Críamos um laboratório de segurança cibernética voltado exclusivamente para a indústria bancária, que tem vários pilares de atuação. Um deles é a capacidade de formação dos colaboradores para que os bancos possam ter mão de obra especializada e voltada para a segurança digital, para manter a integridade dos dados bancários dos clientes. Ou seja, é para manter a credibilidade da indústria bancária, e isto passa por um robusto sistema de cibersegurança. O Brasil tem investido algo como 10 mil milhões de euros por ano em tecnologia e inovação, e cerca de 2 mil milhões de euros em cibersegurança.
Em que fase é que está a criação da moeda digital brasileira, a Drex?
A moeda digital é algo ainda bastante insipiente nos bancos centrais, ainda poucos criaram a sua moeda digital, mas existe a perceção que ter moedas digitais é aumentar o potencial de finanças inteligentes. Temos aí o mundo cibernético, a inteligência artificial, as plataformas blockchain e tudo isso sendo bem usado são ferramentas para que possamos ter um mercado de contratos financeiros inteligentes, com tokenização de ativos. A moeda digital é emitida pelo próprio banco central, embora representada digitalmente. Como se pudéssemos pegar na quantidade de recursos depositados nos bancos e converter os depósitos de moeda normal em moeda digital. Fazendo essa conversão, emitida pelo banco central e assim controlada.
Sendo que essa é a diferença fundamental da cripotomoeda… Esta é uma reação a essas moedas digitais?

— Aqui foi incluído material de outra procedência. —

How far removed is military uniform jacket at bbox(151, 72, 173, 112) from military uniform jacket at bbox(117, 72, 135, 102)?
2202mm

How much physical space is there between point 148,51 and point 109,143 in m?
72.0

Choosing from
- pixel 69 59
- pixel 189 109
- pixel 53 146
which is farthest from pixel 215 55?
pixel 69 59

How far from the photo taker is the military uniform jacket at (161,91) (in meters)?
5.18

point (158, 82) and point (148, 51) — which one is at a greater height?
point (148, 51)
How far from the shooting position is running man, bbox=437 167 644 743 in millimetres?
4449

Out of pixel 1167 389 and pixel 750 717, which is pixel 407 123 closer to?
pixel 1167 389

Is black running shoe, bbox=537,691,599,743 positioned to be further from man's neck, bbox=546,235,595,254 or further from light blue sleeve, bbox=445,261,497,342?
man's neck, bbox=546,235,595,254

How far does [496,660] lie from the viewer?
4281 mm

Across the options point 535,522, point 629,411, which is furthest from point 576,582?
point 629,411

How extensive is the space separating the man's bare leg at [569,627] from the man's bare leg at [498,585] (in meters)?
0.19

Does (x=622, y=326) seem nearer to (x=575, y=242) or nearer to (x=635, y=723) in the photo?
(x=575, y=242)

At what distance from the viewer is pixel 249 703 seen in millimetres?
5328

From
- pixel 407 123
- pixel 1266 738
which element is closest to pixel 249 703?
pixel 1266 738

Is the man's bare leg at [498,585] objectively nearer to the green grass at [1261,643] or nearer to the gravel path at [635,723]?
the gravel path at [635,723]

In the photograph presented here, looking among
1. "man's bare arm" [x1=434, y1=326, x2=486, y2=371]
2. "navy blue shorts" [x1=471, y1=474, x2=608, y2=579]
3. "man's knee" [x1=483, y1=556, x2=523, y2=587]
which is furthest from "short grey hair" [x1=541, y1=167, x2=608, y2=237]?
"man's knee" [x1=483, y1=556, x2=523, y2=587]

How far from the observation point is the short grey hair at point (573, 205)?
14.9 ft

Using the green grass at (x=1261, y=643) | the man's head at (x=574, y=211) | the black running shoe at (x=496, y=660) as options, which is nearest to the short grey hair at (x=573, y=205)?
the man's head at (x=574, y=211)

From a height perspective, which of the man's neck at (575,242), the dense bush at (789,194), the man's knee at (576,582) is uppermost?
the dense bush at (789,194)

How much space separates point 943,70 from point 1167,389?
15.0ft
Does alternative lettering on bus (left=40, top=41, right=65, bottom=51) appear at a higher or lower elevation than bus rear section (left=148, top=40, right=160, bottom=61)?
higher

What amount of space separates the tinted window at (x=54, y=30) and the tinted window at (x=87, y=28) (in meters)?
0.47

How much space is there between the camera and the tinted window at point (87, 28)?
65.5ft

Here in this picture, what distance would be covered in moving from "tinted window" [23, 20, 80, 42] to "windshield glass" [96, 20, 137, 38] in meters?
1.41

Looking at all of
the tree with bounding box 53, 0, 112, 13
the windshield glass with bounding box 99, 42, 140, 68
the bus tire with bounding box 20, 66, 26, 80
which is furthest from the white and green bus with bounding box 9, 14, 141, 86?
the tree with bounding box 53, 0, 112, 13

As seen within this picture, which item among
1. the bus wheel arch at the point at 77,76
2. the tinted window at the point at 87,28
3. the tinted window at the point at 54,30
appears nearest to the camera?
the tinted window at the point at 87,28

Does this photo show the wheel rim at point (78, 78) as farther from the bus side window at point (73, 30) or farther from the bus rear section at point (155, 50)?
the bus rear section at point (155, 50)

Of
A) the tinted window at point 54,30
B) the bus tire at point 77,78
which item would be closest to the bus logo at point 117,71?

Exacto, essa é a grande diferença. Na criptomoeda não se tem uma regulação e nem uma emissão do banco central. E sim, pode ser uma reação da banca para que possa existir um modelo digital, mas que tenha lastro e tenha as características de uma moeda, ou seja, aquela que é emitida pelas entidades monetárias do país, no nosso caso, do Banco Central brasileiro. O Brasil está na linha da frente desta criação de moeda e a Febraban faz parte desta criação, temos um acordo de cooperação técnica com o banco central e a expectativa é que nos próximos dois anos tenhamos a implantação da moeda digital brasileira.